• EXTRACTED DATA
● ● ●

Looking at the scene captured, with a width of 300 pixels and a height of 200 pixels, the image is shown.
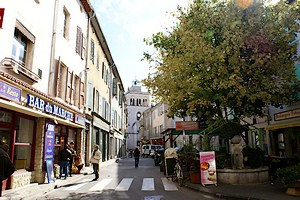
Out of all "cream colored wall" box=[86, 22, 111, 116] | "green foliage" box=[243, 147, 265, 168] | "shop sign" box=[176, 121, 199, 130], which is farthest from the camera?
"cream colored wall" box=[86, 22, 111, 116]

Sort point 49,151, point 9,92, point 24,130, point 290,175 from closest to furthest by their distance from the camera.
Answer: point 9,92, point 290,175, point 24,130, point 49,151

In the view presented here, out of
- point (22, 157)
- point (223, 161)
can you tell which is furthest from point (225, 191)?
point (22, 157)

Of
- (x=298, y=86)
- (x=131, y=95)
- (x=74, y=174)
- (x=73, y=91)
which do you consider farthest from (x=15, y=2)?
(x=131, y=95)

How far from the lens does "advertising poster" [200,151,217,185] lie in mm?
9997

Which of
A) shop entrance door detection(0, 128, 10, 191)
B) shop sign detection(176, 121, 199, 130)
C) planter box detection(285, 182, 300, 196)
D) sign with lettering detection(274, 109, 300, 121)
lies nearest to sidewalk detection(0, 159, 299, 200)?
planter box detection(285, 182, 300, 196)

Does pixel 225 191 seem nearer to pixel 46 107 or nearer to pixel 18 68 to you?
pixel 46 107

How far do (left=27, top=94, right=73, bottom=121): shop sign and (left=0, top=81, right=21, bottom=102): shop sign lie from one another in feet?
2.40

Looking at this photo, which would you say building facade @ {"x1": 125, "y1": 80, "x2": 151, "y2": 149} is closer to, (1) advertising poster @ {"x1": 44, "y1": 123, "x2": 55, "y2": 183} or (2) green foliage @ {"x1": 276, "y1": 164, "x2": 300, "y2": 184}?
(1) advertising poster @ {"x1": 44, "y1": 123, "x2": 55, "y2": 183}

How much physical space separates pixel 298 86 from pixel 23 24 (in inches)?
491

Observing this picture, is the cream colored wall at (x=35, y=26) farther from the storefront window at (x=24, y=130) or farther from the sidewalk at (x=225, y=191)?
the sidewalk at (x=225, y=191)

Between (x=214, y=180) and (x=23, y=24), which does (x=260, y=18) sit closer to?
(x=214, y=180)

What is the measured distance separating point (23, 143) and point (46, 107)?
1.64m

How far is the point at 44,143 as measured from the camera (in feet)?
34.4

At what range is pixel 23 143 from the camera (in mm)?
9547
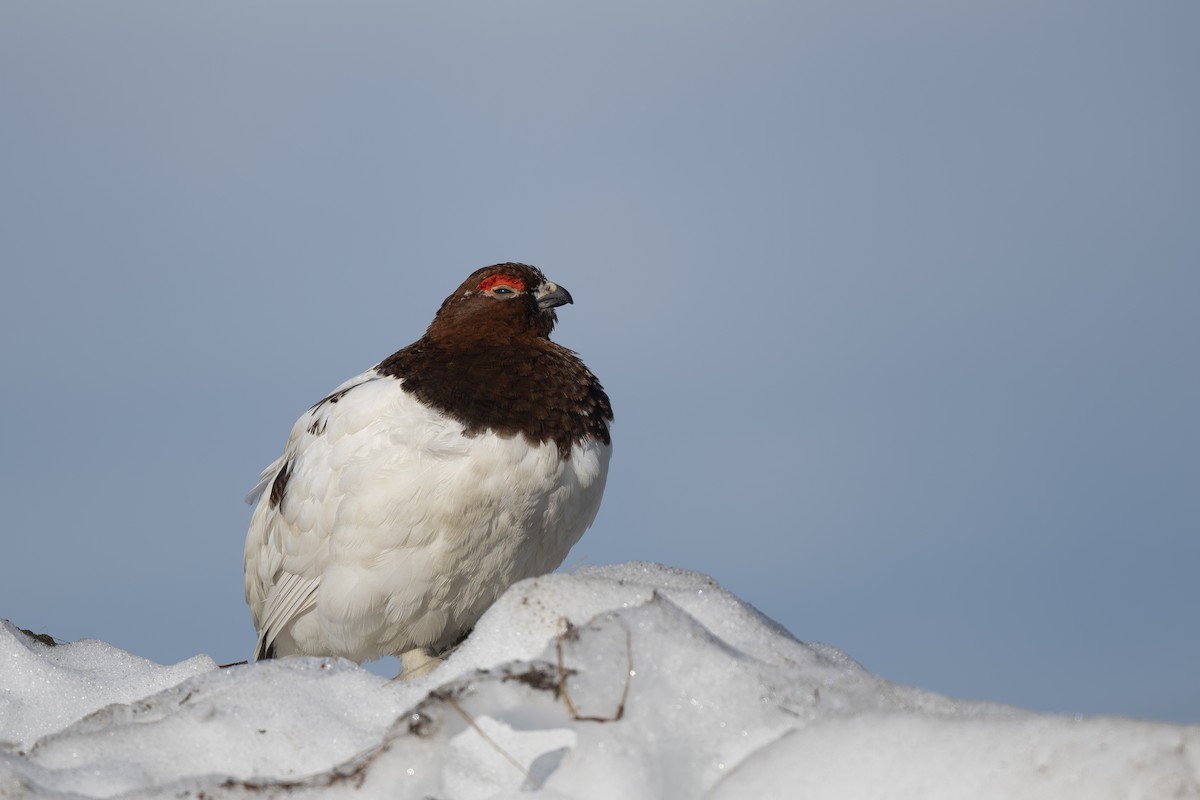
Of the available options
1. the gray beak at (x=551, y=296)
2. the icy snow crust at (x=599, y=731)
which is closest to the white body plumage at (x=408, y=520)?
the gray beak at (x=551, y=296)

● ● ●

• WHAT IS BEING ASKED
Switch every "camera" to "lens" in the stretch from the line containing "Looking at this" through the end of the records, and give those lines back otherwise unchanged, leaving out the pictures.

• SOLUTION TO THIS TASK
Looking at this photo, which would you say building facade @ {"x1": 125, "y1": 80, "x2": 151, "y2": 149} is closer to, (1) advertising poster @ {"x1": 44, "y1": 123, "x2": 55, "y2": 183} or (2) green foliage @ {"x1": 276, "y1": 164, "x2": 300, "y2": 184}?
(1) advertising poster @ {"x1": 44, "y1": 123, "x2": 55, "y2": 183}

How much physical space separates pixel 298 86 from pixel 23 24 (in inches)?
491

Observing this picture, is the cream colored wall at (x=35, y=26) farther from the storefront window at (x=24, y=130) or farther from the sidewalk at (x=225, y=191)?
the sidewalk at (x=225, y=191)

Between (x=214, y=180) and (x=23, y=24), which does (x=260, y=18) sit closer to?
(x=214, y=180)

What is the measured distance separating point (23, 143) and point (46, 107)?
1.64m

How far is the point at 44,143 as measured from the lens (in feet)?
34.4

At what range is pixel 23 143 from the lens (in mm)?
9547
Of the available options
1. the gray beak at (x=551, y=296)
2. the icy snow crust at (x=599, y=731)
which is closest to the white body plumage at (x=408, y=520)?
the gray beak at (x=551, y=296)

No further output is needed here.